## Begin Provided records

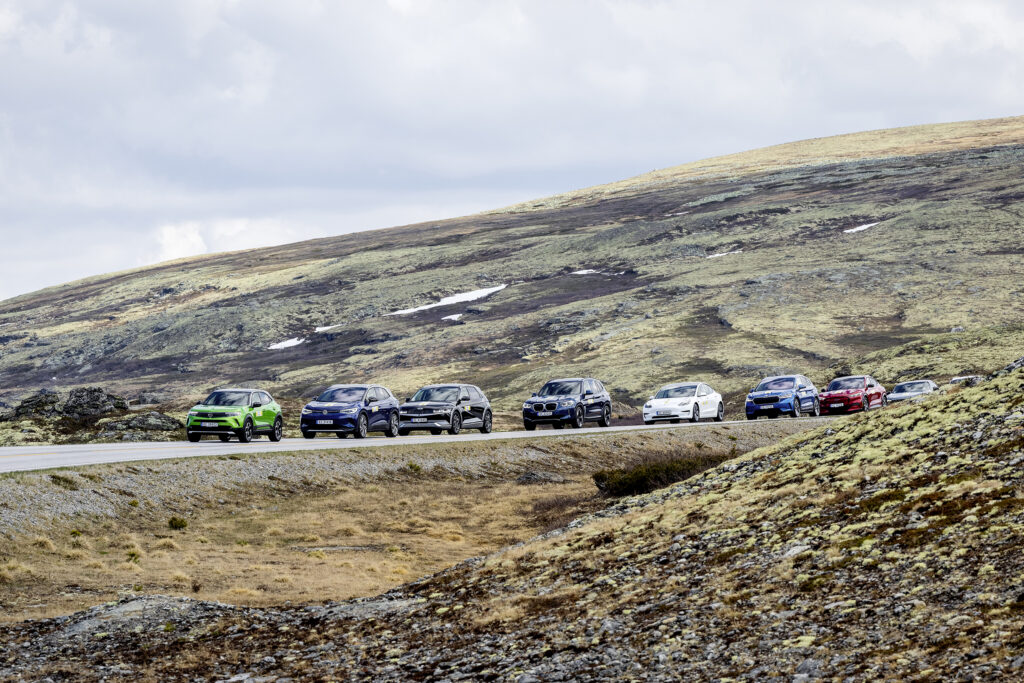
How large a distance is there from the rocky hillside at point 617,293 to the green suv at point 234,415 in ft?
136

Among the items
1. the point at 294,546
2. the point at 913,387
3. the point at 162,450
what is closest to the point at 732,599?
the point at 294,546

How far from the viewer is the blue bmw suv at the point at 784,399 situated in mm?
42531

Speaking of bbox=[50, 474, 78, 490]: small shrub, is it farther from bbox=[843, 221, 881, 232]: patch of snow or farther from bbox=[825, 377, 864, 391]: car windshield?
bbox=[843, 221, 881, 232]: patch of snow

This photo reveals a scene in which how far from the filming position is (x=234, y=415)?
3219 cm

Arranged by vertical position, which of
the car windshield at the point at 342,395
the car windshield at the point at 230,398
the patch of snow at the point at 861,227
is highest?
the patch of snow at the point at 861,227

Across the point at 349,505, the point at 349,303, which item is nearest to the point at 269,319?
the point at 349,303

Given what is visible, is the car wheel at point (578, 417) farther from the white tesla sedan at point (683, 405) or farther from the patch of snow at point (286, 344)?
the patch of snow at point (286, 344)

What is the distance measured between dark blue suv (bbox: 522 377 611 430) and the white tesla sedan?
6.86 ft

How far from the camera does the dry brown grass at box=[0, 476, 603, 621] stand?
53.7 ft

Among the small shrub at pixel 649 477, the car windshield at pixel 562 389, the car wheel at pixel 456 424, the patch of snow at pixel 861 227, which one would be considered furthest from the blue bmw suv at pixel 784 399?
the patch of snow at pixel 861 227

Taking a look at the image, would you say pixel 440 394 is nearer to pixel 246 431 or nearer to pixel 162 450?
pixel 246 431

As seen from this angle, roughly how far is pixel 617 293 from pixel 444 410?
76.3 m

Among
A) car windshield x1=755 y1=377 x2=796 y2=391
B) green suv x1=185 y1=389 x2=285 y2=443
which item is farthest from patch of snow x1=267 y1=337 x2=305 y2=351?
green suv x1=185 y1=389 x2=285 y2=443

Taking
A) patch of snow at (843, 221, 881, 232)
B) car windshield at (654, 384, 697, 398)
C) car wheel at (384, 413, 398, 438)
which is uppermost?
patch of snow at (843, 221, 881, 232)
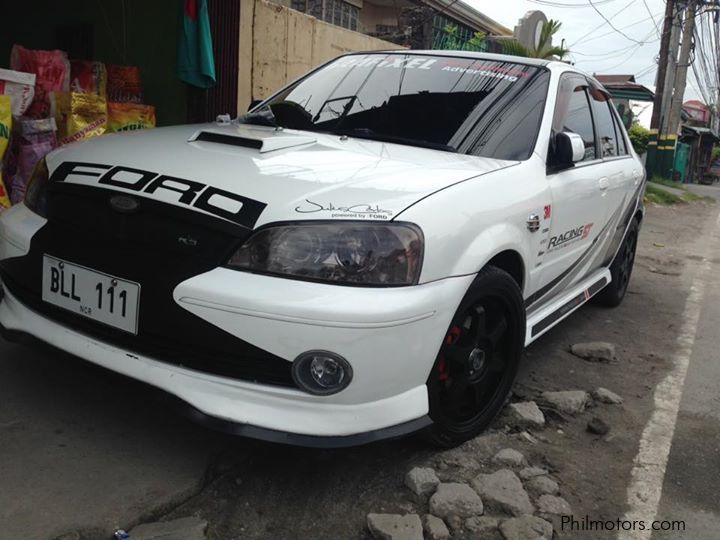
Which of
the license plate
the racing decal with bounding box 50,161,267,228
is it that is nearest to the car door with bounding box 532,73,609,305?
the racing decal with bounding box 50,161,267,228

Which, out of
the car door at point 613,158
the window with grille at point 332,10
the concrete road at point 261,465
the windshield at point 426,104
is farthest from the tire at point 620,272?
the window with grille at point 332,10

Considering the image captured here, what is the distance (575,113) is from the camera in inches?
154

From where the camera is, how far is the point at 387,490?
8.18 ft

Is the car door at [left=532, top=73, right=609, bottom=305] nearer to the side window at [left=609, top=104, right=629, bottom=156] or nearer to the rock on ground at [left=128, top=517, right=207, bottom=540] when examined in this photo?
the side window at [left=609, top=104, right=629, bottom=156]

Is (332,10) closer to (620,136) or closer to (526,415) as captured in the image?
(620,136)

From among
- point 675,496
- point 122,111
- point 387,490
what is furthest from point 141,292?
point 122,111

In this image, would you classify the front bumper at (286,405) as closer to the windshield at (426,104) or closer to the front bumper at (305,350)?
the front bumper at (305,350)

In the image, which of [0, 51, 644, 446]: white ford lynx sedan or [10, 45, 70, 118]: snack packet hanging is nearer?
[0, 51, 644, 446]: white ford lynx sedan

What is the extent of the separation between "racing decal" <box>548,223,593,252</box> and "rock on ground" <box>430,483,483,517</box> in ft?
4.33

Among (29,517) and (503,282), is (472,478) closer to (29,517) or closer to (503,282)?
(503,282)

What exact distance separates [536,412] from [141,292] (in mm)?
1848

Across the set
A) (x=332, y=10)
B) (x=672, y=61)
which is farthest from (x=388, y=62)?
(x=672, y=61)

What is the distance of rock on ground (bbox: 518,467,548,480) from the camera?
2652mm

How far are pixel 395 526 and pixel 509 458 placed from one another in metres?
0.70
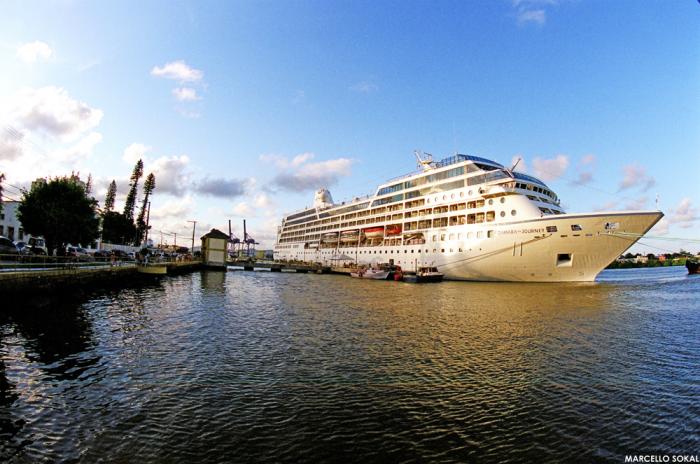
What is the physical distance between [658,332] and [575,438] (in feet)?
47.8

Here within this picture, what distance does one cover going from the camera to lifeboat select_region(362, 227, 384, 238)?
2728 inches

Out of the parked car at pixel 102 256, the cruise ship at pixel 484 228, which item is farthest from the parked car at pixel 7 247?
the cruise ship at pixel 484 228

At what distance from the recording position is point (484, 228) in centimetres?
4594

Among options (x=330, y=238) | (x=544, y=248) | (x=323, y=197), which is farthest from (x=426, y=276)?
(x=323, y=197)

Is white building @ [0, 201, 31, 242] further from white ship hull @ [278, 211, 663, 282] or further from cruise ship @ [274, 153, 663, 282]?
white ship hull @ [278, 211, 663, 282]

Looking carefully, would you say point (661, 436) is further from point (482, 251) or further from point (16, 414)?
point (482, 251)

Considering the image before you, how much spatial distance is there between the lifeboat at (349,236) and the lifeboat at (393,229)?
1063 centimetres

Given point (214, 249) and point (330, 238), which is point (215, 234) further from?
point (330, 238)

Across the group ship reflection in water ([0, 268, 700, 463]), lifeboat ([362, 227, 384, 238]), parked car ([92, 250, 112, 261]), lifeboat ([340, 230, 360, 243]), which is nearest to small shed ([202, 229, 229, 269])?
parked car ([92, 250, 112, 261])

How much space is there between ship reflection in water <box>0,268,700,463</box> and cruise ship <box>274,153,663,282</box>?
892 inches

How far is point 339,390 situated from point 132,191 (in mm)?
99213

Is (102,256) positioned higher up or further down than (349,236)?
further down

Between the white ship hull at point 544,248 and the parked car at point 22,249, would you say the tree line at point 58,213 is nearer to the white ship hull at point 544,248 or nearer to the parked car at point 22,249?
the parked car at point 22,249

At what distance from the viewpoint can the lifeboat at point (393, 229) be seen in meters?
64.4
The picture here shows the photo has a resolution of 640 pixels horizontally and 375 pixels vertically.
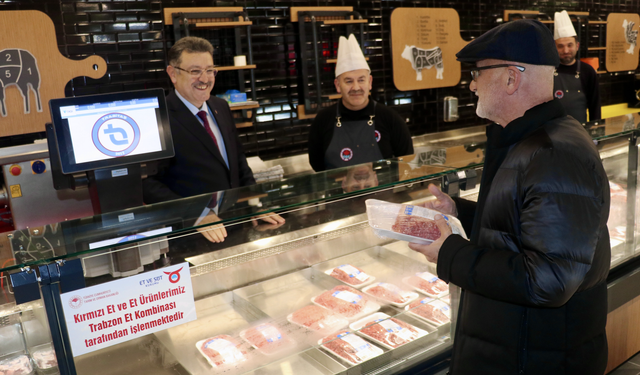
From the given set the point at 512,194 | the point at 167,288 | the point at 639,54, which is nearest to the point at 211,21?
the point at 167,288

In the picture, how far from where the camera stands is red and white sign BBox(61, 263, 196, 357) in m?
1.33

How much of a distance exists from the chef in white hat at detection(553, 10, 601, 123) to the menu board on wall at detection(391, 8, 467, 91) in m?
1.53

## End Provided records
## Begin Provided records

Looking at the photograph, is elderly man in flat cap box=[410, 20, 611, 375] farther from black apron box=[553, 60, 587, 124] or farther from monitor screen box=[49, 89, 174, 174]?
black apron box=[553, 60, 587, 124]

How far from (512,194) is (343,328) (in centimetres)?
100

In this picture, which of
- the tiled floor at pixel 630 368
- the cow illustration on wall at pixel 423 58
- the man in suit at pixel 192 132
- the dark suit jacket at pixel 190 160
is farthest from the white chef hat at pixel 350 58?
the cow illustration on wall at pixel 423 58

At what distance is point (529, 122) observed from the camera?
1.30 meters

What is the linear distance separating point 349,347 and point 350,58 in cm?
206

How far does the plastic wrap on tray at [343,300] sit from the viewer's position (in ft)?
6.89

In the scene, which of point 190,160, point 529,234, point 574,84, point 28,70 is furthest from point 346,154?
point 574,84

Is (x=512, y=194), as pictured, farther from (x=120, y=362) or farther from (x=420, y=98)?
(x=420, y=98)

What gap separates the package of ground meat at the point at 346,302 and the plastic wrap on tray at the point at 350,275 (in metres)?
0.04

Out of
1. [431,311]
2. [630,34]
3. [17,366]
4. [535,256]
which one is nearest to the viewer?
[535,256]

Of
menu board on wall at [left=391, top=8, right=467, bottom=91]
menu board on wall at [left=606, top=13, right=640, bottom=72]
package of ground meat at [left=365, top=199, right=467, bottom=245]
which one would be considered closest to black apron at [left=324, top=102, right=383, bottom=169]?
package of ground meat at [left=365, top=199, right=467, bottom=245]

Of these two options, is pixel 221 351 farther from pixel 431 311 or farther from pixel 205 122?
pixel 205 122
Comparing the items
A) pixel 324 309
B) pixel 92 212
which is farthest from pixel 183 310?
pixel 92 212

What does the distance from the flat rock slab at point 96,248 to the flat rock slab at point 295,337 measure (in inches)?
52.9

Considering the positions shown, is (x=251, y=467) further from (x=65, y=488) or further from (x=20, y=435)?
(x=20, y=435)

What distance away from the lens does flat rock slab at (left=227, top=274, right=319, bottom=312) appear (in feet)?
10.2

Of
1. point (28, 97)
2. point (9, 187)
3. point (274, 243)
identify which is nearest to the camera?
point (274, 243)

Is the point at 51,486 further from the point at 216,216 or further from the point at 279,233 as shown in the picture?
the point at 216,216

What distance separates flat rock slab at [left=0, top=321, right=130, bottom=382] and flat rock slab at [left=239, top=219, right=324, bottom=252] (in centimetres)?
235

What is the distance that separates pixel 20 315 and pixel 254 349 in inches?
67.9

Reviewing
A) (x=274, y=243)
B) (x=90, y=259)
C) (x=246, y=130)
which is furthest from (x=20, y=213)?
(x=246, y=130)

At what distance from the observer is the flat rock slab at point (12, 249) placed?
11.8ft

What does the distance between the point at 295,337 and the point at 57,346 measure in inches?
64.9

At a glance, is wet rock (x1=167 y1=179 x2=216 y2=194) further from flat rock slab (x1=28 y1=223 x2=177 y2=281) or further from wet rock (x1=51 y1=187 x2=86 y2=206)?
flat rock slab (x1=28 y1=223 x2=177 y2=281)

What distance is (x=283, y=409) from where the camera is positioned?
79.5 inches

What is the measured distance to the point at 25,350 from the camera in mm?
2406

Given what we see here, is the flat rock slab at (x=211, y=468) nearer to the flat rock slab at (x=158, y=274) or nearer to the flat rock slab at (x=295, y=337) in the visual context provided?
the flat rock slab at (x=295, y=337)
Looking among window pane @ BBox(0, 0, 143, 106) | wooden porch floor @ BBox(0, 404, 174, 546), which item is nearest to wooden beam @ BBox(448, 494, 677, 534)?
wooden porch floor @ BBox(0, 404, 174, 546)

## End Provided records

Prompt = List every line in the records above that contains the word "board", matching case exactly.

Answer to this task =
How much of a distance exists from the chef in white hat at detection(553, 10, 601, 123) to the menu board on wall at detection(391, 8, 467, 91) in m?
menu board on wall at [left=391, top=8, right=467, bottom=91]
menu board on wall at [left=606, top=13, right=640, bottom=72]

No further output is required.